-- Aim --
Reproduce the data below word for word, with every line in its original order. Leave the pictures out.
— begin Information shown —
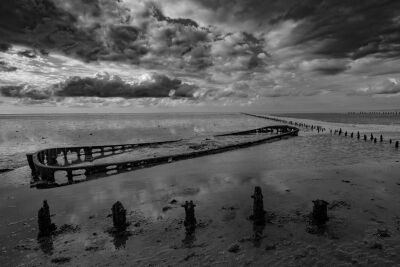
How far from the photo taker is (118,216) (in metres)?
14.3

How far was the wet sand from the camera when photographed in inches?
470

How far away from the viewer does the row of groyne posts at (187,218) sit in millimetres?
14141

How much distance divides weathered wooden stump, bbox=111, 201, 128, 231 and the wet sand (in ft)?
1.75

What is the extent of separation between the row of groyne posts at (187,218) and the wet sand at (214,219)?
42 cm

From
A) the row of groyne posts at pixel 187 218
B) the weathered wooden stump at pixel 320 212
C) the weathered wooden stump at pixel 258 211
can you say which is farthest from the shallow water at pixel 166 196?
the weathered wooden stump at pixel 320 212

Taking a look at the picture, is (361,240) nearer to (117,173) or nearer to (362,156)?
(117,173)

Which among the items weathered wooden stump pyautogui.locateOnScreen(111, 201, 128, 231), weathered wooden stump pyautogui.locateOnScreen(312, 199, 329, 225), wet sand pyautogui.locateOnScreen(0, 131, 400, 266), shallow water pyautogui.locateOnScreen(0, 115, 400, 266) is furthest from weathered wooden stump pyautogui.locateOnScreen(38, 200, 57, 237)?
weathered wooden stump pyautogui.locateOnScreen(312, 199, 329, 225)

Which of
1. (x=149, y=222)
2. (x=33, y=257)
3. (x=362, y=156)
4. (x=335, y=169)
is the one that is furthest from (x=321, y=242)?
(x=362, y=156)

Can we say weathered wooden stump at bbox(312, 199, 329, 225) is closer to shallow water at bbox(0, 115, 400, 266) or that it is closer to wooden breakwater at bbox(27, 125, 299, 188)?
shallow water at bbox(0, 115, 400, 266)

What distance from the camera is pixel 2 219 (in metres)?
16.7

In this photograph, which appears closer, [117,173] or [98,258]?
[98,258]

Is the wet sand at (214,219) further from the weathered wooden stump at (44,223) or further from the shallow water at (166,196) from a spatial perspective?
the weathered wooden stump at (44,223)

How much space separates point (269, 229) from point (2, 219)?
15.4 m

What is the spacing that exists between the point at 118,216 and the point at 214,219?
— end Information shown —
-- Correct output --
How far from the photo taker is (118,216) (in metres)?
14.3

How far was the wet sand from the camera when photographed in inches?
470

How far away from the viewer does the row of groyne posts at (187,218) sit in millimetres?
14141

How much distance divides weathered wooden stump, bbox=111, 201, 128, 231 and the wet sand (in ft)?
1.75

What is the extent of separation between the row of groyne posts at (187,218) and the wet sand at (214,219)?
42 cm

From
A) the row of groyne posts at pixel 187 218
B) the weathered wooden stump at pixel 320 212
C) the weathered wooden stump at pixel 258 211
can you say which is farthest from the shallow water at pixel 166 196?
the weathered wooden stump at pixel 320 212

Taking a look at the picture, is (361,240) nearer to (117,173) or nearer to (362,156)?
(117,173)

Which among the items weathered wooden stump pyautogui.locateOnScreen(111, 201, 128, 231), weathered wooden stump pyautogui.locateOnScreen(312, 199, 329, 225), wet sand pyautogui.locateOnScreen(0, 131, 400, 266), shallow water pyautogui.locateOnScreen(0, 115, 400, 266) is furthest from weathered wooden stump pyautogui.locateOnScreen(38, 200, 57, 237)?
weathered wooden stump pyautogui.locateOnScreen(312, 199, 329, 225)

Which of
1. (x=149, y=222)
2. (x=33, y=257)
3. (x=362, y=156)
4. (x=335, y=169)
is the one that is furthest from (x=321, y=242)?
(x=362, y=156)

Can we say weathered wooden stump at bbox(312, 199, 329, 225) is closer to shallow water at bbox(0, 115, 400, 266) or that it is closer to wooden breakwater at bbox(27, 125, 299, 188)?
shallow water at bbox(0, 115, 400, 266)

What distance from the camera is pixel 2 219 (in metres)?
16.7

In this photograph, which appears closer, [117,173] or [98,258]?
[98,258]

Is the wet sand at (214,219) further from the weathered wooden stump at (44,223) or further from the shallow water at (166,196) from a spatial perspective?
the weathered wooden stump at (44,223)

How much space separates point (269, 229) from point (2, 219)?
15.4 m

What is the spacing that exists between the point at 118,216 and the point at 214,219?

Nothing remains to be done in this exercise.